Searching for a Directory Service Solution?

kumulan wonders: "I've got the responsibility to set up directory services as well as a messaging/groupware system for my organization of app. 100 employees spread out over three locations. We are a startup that is merging three existing smaller companies and, given the state of existing IS infrastructure at each of these locations, the decision has already been made that we are better off starting from scratch. It would be great to hear from Slashdot readers concerning which option is 'better' and why." "For me, the choices are stark and clear:

1. MS Exchange/Active Directory
2. A cobbled-together solution based as much as possible on OSS (as no direct equivalent exists).

For (2) we have evaluated, and are strongly considering, the following:

• Samba/OpenLDAP/Kerberos
• Bynari Insight Server for messaging/groupware.
• Nitrobit Group Policy for, you guessed it, group policy management.

Of course, Samba 4 will address some of this 'cobbling', but we can't wait for that."

Re:Easy.

[zulux]

if you've a crew of MCSEs on staff who've never touched Linux, it's going to be more expensive and a bigger hastle go the OSS route.

MS's newest/latest/greatest has a large learning curve as well. You old MCSE who knows Windows Domains will have just as much trouble learning Active Directory as he would have learning Samba 3.

I've trained MCSEs in open source technology - about 50% do just fine. The otheres were paper MCSEs and sucked at Windows too.

Another Consideration

[joelleo]

What exactly is the newly merged company doing? Is it supposed to be geeky-cool? Is it doing something totally unrelated to computers or technology? Is the IT infrastructure just a means to an end - users getting their work done?

If the company is trying to do something geeky-cool, you may be best served by using a "cobbled-together" open source architecture. It'll show your boy's and girl's prowess on the console and could be used as a Hercules-on-a-pedestal showcase for your talents.

On the other hand, in either of the other two cases, you're most likely going to be using MS on the desktop and your people aren't going to care that you've implemented OpenLDAP as long as their Word, Excel and Outlook work. In this situation, as has already been noted, you'd probably be best served by implementing Windows Server 2003 + Active Directory. An additional benefit is the expertise is relatively cheap and available, and may already be in-house with your amalgamated IT staff.

Good luck!

Easy: Novell

[ImaLamer]

Novell - well if you are a Novell shop, you will use NDS. You will use everything else Novell has. It is sort of like joining a secret cult.

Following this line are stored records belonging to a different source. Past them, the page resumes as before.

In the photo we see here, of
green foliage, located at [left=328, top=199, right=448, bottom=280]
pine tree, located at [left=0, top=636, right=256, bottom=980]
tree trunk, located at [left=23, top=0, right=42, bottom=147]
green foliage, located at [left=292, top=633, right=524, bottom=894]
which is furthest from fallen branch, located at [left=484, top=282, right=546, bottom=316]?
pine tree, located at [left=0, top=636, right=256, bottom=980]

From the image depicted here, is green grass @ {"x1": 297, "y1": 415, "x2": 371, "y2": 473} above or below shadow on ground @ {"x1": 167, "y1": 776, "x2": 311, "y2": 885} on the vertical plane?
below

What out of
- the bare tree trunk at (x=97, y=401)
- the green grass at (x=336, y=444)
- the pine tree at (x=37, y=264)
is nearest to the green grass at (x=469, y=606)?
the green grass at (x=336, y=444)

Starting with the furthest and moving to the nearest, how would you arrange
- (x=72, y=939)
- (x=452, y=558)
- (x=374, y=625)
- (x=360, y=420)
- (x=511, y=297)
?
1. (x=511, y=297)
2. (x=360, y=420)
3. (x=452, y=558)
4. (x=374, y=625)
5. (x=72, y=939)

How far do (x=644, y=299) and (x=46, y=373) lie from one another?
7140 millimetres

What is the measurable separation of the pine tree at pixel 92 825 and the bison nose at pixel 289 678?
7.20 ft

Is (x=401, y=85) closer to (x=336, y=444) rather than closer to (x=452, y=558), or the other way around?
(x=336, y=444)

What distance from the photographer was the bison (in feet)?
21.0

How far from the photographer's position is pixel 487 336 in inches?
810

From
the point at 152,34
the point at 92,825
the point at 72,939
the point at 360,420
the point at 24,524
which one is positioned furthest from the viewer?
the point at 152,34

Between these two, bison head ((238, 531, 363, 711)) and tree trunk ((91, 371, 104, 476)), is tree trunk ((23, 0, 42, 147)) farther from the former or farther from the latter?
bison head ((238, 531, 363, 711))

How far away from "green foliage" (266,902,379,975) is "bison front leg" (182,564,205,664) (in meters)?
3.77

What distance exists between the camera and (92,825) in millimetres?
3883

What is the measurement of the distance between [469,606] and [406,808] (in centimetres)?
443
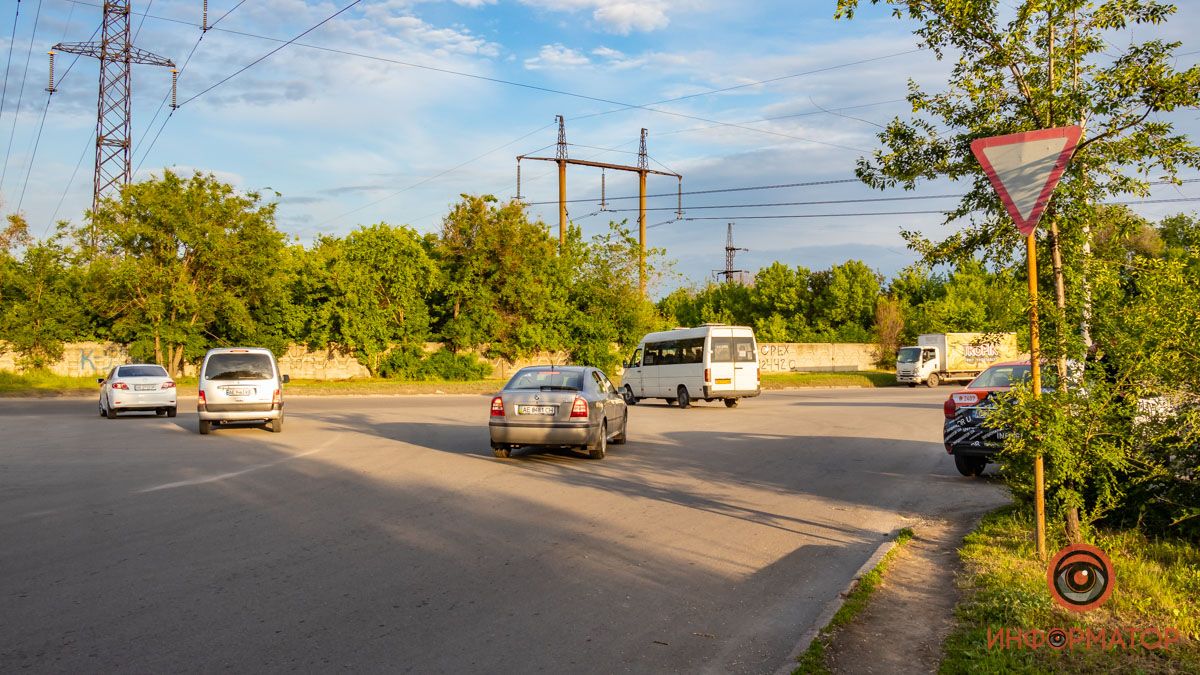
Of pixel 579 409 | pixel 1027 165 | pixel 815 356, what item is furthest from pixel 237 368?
pixel 815 356

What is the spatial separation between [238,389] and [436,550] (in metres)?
12.7

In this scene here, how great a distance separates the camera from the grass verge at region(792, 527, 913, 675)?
4.79 meters

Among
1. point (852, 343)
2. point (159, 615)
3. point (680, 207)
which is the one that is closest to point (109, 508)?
point (159, 615)

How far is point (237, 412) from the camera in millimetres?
18797

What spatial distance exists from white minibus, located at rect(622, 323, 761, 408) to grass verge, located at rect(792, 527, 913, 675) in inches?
856

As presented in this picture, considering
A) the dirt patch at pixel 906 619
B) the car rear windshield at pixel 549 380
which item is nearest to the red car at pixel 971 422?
the dirt patch at pixel 906 619

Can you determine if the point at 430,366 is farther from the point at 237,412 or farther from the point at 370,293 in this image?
the point at 237,412

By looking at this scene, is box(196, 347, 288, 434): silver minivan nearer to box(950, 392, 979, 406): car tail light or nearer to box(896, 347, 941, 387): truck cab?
box(950, 392, 979, 406): car tail light

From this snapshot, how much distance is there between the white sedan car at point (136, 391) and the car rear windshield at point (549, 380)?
1323 cm

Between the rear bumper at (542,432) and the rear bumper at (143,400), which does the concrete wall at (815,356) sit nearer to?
the rear bumper at (143,400)

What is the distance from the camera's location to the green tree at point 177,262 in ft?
123

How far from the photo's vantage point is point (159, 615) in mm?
5699

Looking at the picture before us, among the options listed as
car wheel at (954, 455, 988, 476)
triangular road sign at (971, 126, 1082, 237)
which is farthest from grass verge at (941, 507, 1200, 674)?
car wheel at (954, 455, 988, 476)

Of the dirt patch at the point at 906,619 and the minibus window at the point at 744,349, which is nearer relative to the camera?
the dirt patch at the point at 906,619
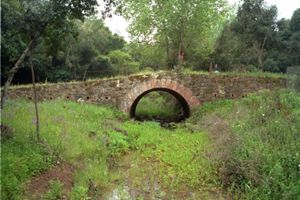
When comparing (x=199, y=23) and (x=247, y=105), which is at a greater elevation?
(x=199, y=23)

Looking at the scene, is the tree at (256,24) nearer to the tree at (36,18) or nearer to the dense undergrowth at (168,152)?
the dense undergrowth at (168,152)

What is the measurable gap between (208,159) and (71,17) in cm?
478

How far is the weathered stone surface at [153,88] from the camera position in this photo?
679 inches

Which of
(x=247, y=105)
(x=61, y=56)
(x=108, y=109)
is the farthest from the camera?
(x=61, y=56)

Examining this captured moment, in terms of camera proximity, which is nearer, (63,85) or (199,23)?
(63,85)

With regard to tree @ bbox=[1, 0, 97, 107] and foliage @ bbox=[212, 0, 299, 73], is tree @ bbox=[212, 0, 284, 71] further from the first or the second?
tree @ bbox=[1, 0, 97, 107]

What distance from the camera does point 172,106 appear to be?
2519cm

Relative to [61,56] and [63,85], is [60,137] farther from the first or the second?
[61,56]

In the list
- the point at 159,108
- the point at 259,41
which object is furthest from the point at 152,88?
the point at 259,41

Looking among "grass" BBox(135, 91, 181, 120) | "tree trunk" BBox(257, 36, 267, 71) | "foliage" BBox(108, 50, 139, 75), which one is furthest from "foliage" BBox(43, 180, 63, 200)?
"foliage" BBox(108, 50, 139, 75)

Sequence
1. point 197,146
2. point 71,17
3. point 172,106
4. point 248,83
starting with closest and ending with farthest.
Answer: point 71,17, point 197,146, point 248,83, point 172,106

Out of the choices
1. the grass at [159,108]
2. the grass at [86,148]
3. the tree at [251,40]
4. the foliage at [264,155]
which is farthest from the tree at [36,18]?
the tree at [251,40]

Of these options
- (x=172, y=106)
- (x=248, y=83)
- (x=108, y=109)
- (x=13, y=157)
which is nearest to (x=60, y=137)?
(x=13, y=157)

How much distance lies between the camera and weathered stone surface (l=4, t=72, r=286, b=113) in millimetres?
17234
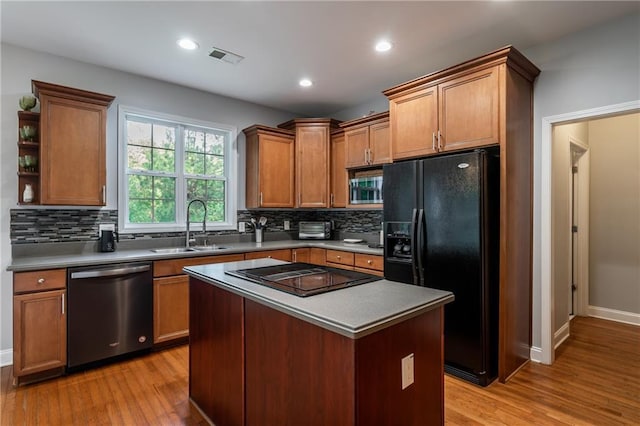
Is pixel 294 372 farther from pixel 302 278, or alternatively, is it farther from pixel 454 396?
pixel 454 396

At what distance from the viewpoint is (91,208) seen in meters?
3.22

Not true, you can use Novell's NDS (eDirectory, the LDAP server software) right on top of Linux, Unix, or Windows. The admin tools are almost all Java based or otherwise accessible so you aren't locked in there (clients and management tools for Linux, Unix and Windows). Novell can manage the rights, er permissions, er privileges for clients of any flavor (because a directory services solution is about managing the resources on the network) - and has less bloat and more security than Active Directory.

Novell is my choice hands down. It isn't the nightmare product it used to be. Quite flexable, scalable and for all intents and purposes "open". This product actually follows standards! In my experience it also prices cheaper for clients than Active Directory, although you never know because I'm sure it has changed.

The person who asked this question initially said that the only other option to Active Directory was A cobbled-together solution based as much as possible on OSS (as no direct equivalent exists)

This simply isn't true. There is eDirectory and it's better! (PDF) Wake up people! It's 2005 and there is a better option out there and to top it all off they are a Linux company too.